Schon wieder hatte es mich erwischt. Kennt ihr das auch? Ihr wacht morgens mit Husten und Schnupfen auf und es ist ein ungünstiger Tag, da ihr gerade heute eine Übungsarbeit schreiben wolltet. Und den Schwimmunterricht kann auch keiner vertreten. Und gerade heute wollte ich mit dem neuen Sachunterrichtsthema beginnen und und und...
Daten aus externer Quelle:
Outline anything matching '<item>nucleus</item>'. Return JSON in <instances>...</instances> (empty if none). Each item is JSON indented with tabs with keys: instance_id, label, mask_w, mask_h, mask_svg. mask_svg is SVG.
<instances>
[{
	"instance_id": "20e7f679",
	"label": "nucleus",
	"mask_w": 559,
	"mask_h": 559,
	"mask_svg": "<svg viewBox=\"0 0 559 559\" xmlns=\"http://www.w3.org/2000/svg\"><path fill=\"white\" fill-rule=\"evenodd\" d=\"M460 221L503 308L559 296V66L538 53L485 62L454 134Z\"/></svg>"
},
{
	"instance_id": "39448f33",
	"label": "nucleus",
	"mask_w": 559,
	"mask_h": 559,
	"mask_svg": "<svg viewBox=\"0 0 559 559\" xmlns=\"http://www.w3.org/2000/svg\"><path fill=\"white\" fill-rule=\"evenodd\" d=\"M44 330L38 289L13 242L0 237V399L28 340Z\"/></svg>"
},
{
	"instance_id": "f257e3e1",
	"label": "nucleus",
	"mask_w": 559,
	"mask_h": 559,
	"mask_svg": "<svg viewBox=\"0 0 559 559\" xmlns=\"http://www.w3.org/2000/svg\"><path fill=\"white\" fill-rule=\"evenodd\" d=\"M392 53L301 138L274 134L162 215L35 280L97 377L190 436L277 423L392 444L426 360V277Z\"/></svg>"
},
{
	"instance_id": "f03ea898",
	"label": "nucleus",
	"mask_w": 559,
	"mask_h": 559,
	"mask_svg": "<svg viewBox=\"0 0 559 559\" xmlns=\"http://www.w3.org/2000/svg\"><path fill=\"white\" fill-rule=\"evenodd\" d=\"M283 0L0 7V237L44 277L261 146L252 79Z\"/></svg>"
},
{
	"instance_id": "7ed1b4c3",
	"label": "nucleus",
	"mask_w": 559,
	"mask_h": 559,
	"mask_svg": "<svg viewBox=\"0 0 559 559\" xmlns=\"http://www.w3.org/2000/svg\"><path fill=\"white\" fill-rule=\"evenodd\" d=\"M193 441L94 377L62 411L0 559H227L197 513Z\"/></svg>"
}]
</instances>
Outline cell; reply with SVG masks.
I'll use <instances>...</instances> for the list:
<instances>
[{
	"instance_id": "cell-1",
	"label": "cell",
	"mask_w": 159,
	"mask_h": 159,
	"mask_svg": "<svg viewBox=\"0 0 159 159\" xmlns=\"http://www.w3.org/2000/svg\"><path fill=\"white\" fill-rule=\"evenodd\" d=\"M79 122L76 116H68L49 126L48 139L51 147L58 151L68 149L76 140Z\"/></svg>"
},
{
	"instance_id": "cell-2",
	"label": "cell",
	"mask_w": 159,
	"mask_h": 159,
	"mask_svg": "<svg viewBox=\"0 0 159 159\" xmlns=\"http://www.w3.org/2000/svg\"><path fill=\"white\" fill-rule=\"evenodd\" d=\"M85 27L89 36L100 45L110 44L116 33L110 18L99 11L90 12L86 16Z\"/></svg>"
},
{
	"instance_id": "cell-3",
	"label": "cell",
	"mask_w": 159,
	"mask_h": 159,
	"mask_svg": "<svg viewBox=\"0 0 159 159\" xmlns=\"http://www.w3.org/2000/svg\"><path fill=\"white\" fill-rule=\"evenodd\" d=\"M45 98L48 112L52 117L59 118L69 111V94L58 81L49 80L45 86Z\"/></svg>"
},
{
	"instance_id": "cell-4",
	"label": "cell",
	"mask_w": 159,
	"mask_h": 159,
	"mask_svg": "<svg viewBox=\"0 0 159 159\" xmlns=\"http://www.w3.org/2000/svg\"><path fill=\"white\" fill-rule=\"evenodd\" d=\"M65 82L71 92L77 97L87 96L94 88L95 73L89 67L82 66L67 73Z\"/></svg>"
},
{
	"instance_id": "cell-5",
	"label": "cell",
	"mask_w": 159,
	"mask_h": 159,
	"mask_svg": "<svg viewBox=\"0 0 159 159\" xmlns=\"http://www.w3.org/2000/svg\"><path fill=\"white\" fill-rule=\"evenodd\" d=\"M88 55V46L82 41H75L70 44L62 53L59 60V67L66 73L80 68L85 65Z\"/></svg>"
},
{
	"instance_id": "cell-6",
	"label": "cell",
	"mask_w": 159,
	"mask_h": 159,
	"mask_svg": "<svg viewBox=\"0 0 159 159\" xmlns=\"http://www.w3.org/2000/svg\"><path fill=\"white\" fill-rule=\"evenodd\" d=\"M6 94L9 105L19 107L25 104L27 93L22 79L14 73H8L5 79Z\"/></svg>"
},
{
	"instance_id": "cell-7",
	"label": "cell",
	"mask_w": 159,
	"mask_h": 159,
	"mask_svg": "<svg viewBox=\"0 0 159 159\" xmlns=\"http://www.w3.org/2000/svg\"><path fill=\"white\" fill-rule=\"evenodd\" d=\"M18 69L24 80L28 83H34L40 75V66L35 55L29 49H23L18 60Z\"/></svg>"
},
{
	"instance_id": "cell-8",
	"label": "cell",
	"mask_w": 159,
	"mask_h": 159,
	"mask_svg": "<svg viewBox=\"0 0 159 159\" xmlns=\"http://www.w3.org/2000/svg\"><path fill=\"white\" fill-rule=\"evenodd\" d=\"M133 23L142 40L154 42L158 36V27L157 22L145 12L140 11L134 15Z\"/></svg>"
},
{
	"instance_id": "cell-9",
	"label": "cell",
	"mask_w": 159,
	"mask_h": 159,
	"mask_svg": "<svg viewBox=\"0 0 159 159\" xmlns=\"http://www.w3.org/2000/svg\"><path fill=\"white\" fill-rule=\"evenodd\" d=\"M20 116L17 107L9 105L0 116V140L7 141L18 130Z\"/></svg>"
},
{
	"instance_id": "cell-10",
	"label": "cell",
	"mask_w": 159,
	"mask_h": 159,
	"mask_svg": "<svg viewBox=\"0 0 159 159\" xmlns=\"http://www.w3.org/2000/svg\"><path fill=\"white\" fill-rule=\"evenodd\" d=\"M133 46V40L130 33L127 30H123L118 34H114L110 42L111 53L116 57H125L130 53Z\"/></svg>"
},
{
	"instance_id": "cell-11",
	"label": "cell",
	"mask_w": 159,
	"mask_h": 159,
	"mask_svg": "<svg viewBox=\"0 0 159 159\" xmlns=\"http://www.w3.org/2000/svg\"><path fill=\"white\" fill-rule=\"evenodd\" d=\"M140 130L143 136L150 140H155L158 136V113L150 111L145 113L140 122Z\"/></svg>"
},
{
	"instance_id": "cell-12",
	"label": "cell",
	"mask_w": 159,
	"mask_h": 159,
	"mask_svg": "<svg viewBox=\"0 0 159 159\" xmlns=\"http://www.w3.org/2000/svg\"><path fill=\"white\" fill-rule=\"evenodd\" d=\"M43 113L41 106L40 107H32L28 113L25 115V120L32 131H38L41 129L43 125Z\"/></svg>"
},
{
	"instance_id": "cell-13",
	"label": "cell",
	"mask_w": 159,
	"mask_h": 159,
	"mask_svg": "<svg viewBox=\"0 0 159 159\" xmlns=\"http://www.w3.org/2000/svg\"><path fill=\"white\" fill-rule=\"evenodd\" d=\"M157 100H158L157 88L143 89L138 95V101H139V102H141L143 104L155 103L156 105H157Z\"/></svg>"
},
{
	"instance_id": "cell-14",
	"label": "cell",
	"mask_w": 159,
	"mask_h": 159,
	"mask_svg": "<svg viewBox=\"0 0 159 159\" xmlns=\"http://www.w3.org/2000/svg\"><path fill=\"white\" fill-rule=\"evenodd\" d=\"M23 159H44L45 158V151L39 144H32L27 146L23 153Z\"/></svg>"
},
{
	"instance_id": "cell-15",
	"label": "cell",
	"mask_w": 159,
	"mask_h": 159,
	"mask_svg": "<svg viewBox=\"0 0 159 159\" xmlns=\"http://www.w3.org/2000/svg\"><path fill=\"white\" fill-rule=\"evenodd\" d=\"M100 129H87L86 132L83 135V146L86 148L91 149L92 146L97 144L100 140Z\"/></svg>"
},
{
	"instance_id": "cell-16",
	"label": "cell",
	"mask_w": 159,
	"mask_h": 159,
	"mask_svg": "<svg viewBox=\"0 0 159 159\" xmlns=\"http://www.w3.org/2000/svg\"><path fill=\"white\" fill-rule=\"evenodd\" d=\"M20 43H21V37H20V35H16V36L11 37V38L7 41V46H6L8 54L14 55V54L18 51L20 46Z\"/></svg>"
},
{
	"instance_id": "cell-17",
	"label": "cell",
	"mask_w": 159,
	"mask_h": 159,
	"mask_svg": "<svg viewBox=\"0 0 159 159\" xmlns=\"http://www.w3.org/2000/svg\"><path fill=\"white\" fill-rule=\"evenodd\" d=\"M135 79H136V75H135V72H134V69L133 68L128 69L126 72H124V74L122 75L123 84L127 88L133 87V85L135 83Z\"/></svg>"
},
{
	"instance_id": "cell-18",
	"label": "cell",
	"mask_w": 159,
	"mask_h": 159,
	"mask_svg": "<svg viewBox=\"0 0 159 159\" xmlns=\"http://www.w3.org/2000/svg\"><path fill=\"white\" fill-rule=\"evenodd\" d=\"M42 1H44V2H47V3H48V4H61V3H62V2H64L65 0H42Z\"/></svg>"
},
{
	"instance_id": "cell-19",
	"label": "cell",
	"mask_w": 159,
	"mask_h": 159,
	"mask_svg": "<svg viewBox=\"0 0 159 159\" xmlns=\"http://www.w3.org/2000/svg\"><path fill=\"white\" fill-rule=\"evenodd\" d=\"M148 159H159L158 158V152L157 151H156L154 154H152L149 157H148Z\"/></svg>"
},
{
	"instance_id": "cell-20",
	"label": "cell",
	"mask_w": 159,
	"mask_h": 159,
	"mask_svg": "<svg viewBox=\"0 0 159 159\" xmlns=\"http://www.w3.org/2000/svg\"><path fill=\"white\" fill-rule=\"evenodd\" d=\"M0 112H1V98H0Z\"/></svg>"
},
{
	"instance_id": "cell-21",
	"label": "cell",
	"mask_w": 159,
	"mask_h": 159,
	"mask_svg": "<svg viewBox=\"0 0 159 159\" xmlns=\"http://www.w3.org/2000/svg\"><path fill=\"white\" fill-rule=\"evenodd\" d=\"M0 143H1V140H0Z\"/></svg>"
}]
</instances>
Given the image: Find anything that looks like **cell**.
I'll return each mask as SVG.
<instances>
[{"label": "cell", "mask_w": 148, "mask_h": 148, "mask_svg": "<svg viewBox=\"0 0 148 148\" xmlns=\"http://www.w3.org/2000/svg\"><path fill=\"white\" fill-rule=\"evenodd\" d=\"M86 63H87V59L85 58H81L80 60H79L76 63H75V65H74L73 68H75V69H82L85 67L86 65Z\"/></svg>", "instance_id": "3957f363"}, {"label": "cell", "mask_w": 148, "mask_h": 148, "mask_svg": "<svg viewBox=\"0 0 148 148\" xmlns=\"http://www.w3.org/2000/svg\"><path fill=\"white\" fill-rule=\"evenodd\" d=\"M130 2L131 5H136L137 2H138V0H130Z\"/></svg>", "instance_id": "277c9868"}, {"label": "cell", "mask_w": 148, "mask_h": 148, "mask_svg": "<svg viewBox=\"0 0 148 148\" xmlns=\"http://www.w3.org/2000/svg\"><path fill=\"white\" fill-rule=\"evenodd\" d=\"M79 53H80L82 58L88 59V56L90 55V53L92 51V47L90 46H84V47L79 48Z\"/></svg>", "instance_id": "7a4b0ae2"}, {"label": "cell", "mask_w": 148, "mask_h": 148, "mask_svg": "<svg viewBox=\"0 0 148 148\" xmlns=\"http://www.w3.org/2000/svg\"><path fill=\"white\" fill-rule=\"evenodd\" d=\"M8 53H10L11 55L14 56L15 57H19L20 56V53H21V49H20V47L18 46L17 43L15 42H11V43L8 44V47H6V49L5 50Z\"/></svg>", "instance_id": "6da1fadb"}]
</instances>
Nach Inhalieren, Tee und einer Packung Taschentüchern im Gepäck schleppe ich mich zur Schule, damit alles nach Plan laufen kann. Doch das war ein Fehler, denn es ist anstrengender als gedacht und schon nach der 2. Stunde lassen meine Kräfte nach.
"Präsentismus" heißt es, habe ich neulich gelesen, wenn man sich halbkrank zur Arbeit schleppt im Glauben, man ist unersetzlich... Natürlich ist man ersetzlich, doch die Vertretung macht es eben nicht immer so wie es die Kinder gewohnt sind. Und man benötigt eine halbe Ewigkeit, um aufzuschreiben oder am Telefon zu erklären was gemacht werden soll. Glücklicherweise habe ich Arbeitsmaterial immer vorrätig im Klassenraum, doch ob dann alles so läuft wie geplant?
Und oft vergesse ich auch wichtige Details: Zu sagen, dass das Bilderbuch auf dem Schreibtisch unsere Klassenlektüre für die nächsten zwei Wochen im Deutschunterricht ist und nicht in der Frühstückspause komplett vorgelesen werden soll :-(
Trotz allem muss ich mich fügen und nicht mehr dem Präsentismus verfallen. Es geht auch ohne mich, auch wenn ich mich zuhause hustend und schniefend frage, was sie wohl jetzt machen...
Umso schöner der Tag, an dem ich wieder ganz auskuriert bin und freudig und fröhlich mit gemalten und geschriebenen Nachrichten zum Willkommen und guten Besserung auf meinem Schreibtisch begrüßt werde.
Ich werde doch an meinem Immunsystem arbeiten, denn es scheint zu stimmen: "Neue Kinder, neue Viren!". Immer in der 1. Klasse trifft mich die Erkältungszeit und die Nachwehen bis ins Frühjahr heftiger als sonst.
Da kann ich nur hoffen, dass nun der Sommer da ist und ich im 2. Schuljahr immuner bin gegen die Schulviren.
In diesem Sinne gesunde, allergiefreie und fröhliche Frühlingstage
Marion Keil

1 Kommentar:

  1. Ohjaaaa, das kenne ich auch! Gerade an unserer Zwergschule mit nur 4 Kolleginnen! Da weiß man bei jedem Krankentag, wer es dann ausbaden muss und wie du ja schon festgestellt hast - es läuft halt eben nicht immer so wie gewünscht! Aber nachdem ich einen schlimmen Fall von Burn-Out im Kollegium miterleben musste, bin ich vom Präsentismus etwas kuriert! Diese Kollegin war nämlich auch immer da, egal ob Schniefnase o.ä.! Und das Ende vom Lied war - es ging gar nichts mehr! Also lieber mal zu Hause bleiben und an die eigene Lehrergesundheit denken, statt sich halbtot in die Schule schleppen! Daran versuche ich mich zu halten, auch wenn es manchmal verdammt schwer fällt!